Le lendemain de notre arrivée, le temps est radieux. On en profite pour faire un tour à ski au Thompson Pass et on laisse encore un jour le froid faire son travail. En randonnant on découvre comment les locaux occupent leur temps libre. En fait ce que l’on fait en ski, eux le font en motoneige, malade!!!
Et pour une fois, notre plan fonctionne! La glace se forme à une vitesse folle. Les cascades grossissent à vue d’oeil. Enfin on va pouvoir grimper pour de vrai! Reste un détail à régler. Comment traverser la rivière pour accéder à la glace? Forts de notre expérience canadienne, on achète des sacs poubelle, en nous disant que ça fera l’affaire!
Le lendemain, on attaque. On traverse un petit bras de rivière avec notre accoutrement d’éboueur mais ensuite les choses se corsent. Le courant augmente tout comme la profondeur de l’eau. Heureusement j’ouvre les yeux et aperçoit une corde fixe, tendue au-dessus du cours d’eau! Cette fois la chance est avec nous! Ça doit être solide, aller, on essaie. Et en effet on arrive à traverser. À nous ces belles cascades. On commencera par Bridveil Falls, suivi de Onion direct et encore Keystone Greensteps.
Trois lignes majeures. Pouvoir les grimper seuls et être les premiers de la saison, voilà la raison de toutes ces aventures!
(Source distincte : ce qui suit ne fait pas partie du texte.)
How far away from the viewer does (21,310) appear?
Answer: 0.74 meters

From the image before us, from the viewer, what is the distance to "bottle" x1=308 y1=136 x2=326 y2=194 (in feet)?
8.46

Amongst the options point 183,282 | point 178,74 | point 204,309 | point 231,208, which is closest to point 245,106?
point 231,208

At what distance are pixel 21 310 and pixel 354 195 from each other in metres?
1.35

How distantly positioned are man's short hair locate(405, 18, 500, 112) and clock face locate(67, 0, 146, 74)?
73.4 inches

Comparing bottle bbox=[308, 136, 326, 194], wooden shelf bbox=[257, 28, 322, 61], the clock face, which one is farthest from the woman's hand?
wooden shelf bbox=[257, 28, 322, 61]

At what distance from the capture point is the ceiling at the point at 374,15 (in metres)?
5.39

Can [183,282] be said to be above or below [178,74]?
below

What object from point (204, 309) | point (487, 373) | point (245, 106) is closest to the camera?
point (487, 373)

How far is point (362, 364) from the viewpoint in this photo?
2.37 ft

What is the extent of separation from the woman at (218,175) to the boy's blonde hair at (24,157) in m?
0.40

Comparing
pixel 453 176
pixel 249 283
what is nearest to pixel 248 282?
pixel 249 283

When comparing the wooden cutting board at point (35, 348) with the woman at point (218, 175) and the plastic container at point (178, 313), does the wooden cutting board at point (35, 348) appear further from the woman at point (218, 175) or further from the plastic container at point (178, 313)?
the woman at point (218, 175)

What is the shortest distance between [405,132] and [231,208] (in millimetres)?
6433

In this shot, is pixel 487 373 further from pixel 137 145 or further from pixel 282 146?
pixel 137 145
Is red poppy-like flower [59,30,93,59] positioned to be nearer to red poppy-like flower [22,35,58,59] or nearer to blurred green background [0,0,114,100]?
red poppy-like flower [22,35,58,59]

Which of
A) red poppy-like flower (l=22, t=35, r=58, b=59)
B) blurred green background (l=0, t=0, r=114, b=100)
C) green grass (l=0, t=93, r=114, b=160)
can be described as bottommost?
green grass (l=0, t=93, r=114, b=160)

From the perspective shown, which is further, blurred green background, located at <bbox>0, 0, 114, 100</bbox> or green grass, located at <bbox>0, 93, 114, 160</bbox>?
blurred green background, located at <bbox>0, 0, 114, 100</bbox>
Pendant cette semaine les conditions ont été exceptionnelles, la glace poussait à une vitesse incroyable tout en restant « sorbet », un rêve!
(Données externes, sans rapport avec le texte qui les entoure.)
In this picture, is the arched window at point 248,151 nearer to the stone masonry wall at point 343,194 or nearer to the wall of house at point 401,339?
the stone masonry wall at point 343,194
Merci à Ryan Sims pour avoir installer cette corde il y a quelques années déjà. Sans lui, pas de glace. Merci également à Auguste Franzen qui avec Ryan ont équipé la première longueur en mixte de Onion Direct. Ligne en super conditions cette année.
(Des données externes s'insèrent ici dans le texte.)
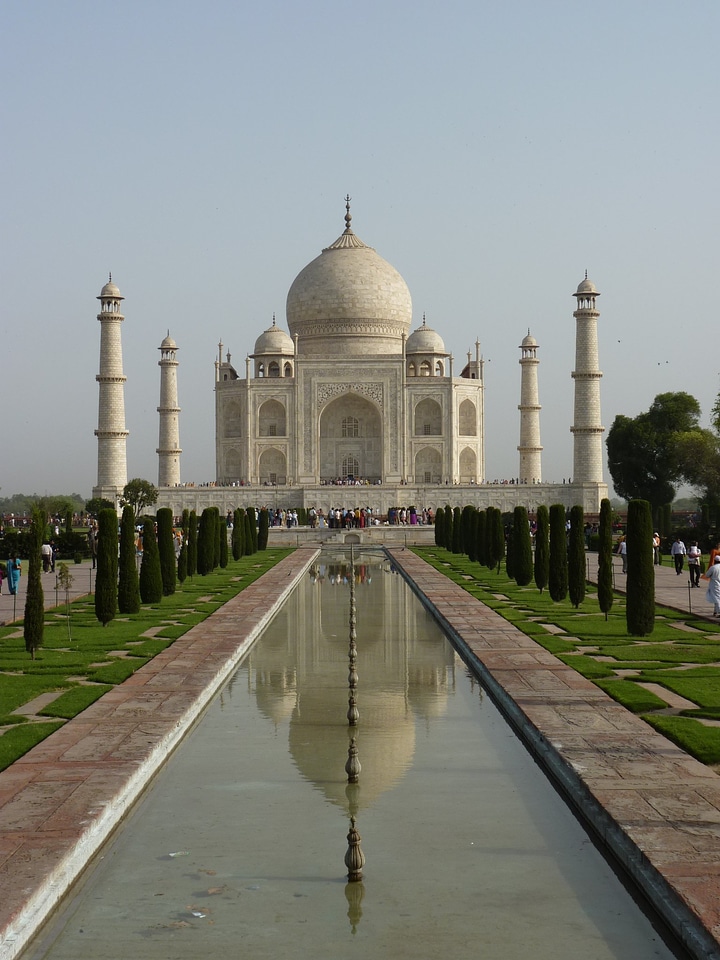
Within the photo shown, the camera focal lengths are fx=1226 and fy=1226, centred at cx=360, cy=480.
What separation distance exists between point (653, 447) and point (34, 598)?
3307 centimetres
La neige arrivant, nous décidons de revenir sur Palmer avant d’être bloquer par la neige à Valdez. Sur le chemin du retour nous avons pu grimper un joli cigare qui donne la mesure de la vitesse de la formation de la glace durant une semaine.
Palmer est une petite ville de 6000 habitants. Elle est idéalement située pour beaucoup d’activités outdoor. Après une semaine de glace facile d’accès on repart pour quelques tentatives d’explorations plus hasardeuses. Malheureusement les rivières ne sont pas encore assez bien gelées. On décide quand même d’aller voir du côté de Knick Glacier.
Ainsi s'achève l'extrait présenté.